La animación mexicana sigue buscando consolidarse en un terreno dominado por grandes estudios internacionales, y en ese contexto llega Bem, Un Lémur en Fuga, dirigida por Leopoldo Aguilar. Se trata de una propuesta que combina aventura, humor y un mensaje ambiental claro, pero que, aunque bien intencionada, no siempre logra sostener su ambición narrativa.

La historia sigue a Bem, un pequeño lémur que, tras ser capturado por traficantes de animales exóticos, termina en la Ciudad de México, donde escapa y conoce a Irene, una niña marcada por sus miedos y limitaciones físicas. A partir de este encuentro, la película construye un relato sobre la amistad, la valentía y el descubrimiento personal.

Uno de los mayores aciertos de la cinta es su intención temática. El tráfico de animales y la conexión con la naturaleza funcionan como ejes relevantes que buscan generar conciencia en el público más joven. Además, la relación entre Bem e Irene aporta momentos genuinamente emotivos que sostienen la carga afectiva de la historia.

Sin embargo, la película tropieza en su desarrollo. El guion —a cargo de Dariela Pérez Hernández— presenta una estructura predecible, con conflictos que se resuelven de manera apresurada y antagonistas que carecen de profundidad, lo que reduce la tensión dramática.
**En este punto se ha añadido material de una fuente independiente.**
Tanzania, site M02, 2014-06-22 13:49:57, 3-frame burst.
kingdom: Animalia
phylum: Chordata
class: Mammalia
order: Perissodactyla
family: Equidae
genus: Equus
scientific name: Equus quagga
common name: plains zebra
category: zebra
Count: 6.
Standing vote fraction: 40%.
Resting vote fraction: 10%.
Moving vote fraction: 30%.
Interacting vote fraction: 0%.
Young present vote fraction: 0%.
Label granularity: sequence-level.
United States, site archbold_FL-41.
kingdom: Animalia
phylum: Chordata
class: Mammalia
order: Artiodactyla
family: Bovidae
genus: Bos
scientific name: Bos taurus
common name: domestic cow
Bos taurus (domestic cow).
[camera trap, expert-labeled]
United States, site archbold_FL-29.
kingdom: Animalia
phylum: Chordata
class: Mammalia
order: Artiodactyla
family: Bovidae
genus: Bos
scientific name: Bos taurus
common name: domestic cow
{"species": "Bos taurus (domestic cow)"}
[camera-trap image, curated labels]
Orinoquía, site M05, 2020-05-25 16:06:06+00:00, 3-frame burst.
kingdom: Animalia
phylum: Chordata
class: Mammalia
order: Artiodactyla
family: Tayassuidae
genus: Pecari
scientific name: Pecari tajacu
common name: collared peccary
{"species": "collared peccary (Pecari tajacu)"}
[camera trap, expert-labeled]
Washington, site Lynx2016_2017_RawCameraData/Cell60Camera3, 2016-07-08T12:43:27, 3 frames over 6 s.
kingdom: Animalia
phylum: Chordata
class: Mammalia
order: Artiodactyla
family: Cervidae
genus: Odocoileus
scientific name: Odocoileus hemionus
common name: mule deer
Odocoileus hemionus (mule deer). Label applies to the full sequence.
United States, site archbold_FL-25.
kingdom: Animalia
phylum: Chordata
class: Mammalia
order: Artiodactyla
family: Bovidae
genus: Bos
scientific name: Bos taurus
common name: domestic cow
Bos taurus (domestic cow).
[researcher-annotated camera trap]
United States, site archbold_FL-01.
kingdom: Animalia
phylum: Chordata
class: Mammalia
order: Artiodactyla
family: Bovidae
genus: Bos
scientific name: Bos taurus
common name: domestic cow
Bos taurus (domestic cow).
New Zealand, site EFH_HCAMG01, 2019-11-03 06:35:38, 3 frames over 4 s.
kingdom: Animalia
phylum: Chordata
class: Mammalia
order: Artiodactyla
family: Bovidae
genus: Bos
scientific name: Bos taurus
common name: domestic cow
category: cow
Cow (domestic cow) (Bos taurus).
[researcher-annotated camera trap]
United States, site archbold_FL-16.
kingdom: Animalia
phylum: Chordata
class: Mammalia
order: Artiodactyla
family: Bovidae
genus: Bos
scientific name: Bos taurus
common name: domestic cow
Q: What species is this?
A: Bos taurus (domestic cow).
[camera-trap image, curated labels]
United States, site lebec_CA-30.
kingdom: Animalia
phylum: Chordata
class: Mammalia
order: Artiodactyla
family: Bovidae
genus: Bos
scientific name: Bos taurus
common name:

Los villanos, en particular, se perciben más caricaturescos que amenazantes, restando peso al conflicto central.

En el apartado visual, la animación en 2D resulta atractiva por momentos, con una paleta de colores vibrante y una estética clara, aunque también evidencia limitaciones técnicas en ciertas secuencias, especialmente en la fluidez del movimiento y la construcción de escenarios más complejos.

Aun así, el valor de la película no radica únicamente en su ejecución, sino en lo que representa, producida por Chiltepin Estudios, Bem, Un Lémur en Fuga se inserta en una industria nacional donde concretar proyectos animados y llevarlos a salas comerciales sigue siendo un desafío significativo.

En ese sentido, su existencia ya es un paso importante para el crecimiento del sector, en balance, la cinta es una experiencia accesible y emotiva para el público infantil, con un mensaje claro y positivo, pero que deja la sensación de que pudo haber alcanzado un mayor impacto con un guion más sólido y una ejecución técnica más consistente.

Aun con sus limitaciones, se mantiene como una propuesta valiosa dentro del panorama del cine mexicano actual.